À la Cinémathèque de Toulouse, le cycle de rentrée «Les films qu’il faut avoir vus» met cette année à l’affiche « La dolce vita », de Fellini.
En 1960, à la suite de sa présentation au Festival de Cannes où il décrocha la Palme d’or, « La dolce vita » triomphait en France alors que le film fut interdit de projection à Rome, où il choqua le maire autant que le Pape. Fellini amorçait avec ce septième long métrage la mutation de son cinéma, jusqu’alors ancré dans le néoréalisme. Comme l’écrit l’historien du cinéma Jean A. Gili, «avant la révolution de « La dolce vita » et de « Huit et demi », Fellini est déjà un point de référence du cinéma italien, il a pleinement assimilé les leçons du néoréalisme et les a nourries du pouvoir visionnaire de son imagination: avec lui s’accomplit la transformation entre une réalité saisie dans ses composantes authentiques et une réalité recréée par la fantaisie et le rêve.»

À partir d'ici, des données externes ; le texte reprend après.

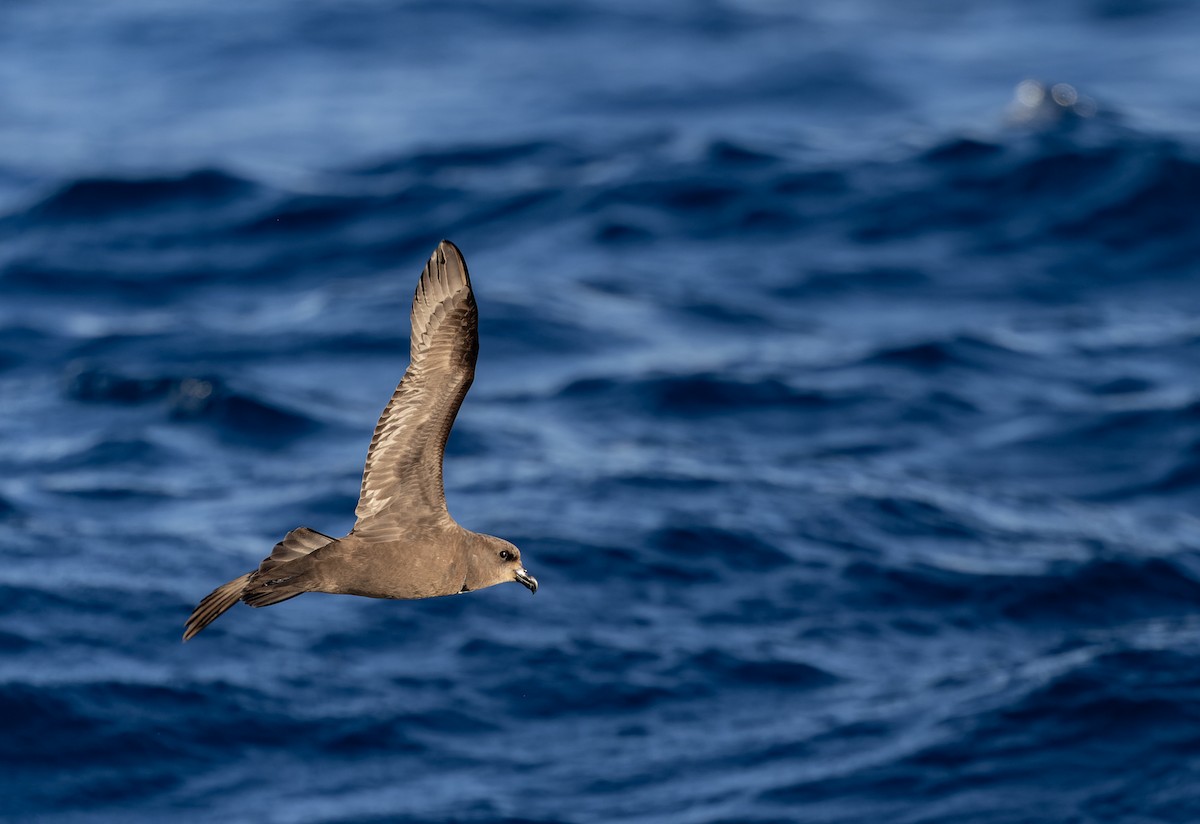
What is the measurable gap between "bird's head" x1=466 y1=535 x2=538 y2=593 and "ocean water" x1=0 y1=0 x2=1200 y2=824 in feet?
41.3

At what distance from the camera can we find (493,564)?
9156 mm

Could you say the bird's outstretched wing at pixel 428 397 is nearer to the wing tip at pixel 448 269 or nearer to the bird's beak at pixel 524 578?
the wing tip at pixel 448 269

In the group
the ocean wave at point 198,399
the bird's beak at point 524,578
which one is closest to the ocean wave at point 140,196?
the ocean wave at point 198,399

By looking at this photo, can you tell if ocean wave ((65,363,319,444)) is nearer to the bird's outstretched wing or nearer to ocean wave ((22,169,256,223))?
ocean wave ((22,169,256,223))

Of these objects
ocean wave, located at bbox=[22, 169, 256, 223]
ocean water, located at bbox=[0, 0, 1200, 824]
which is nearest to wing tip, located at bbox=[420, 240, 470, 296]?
ocean water, located at bbox=[0, 0, 1200, 824]

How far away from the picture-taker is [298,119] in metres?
34.6

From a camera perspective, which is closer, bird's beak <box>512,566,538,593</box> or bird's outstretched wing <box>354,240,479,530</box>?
bird's outstretched wing <box>354,240,479,530</box>

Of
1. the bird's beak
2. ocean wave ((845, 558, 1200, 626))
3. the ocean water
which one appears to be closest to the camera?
the bird's beak

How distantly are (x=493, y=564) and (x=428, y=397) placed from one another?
3.16 feet

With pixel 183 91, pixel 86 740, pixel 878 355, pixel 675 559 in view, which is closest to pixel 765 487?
pixel 675 559

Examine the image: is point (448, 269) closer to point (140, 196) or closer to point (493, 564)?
point (493, 564)

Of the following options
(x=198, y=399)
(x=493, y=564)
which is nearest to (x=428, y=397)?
(x=493, y=564)

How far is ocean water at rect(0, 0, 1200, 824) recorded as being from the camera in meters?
22.0

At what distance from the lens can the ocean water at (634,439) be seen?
2195cm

Si « La dolce vita » s’attache en effet à décrire les nuits romaines décadentes à travers le regard d’un journaliste interprété par Marcello Mastroianni, le récit est ici construit sous la forme de séquences autonomes. Dans cette succession chaotique de tableaux, le cinéaste exhibe un réel fantasmé qui transforme Rome en scène de spectacle, où le profane côtoie le sacré, sur la musique de Nino Rota. Reconstituée en studio à Cinecittà, la Via Veneto est ainsi le théâtre d’une agitation constante, où paparazzi et chroniqueurs mondains courent après le moindre scoop. Entre oisiveté et frivolité, errance et voyeurisme, Fellini renvoie une image peu flatteuse à ses contemporains et invente la plus célèbre image du cinéma italien: la baignade d’Anita Ekberg dans la fontaine de Trevi.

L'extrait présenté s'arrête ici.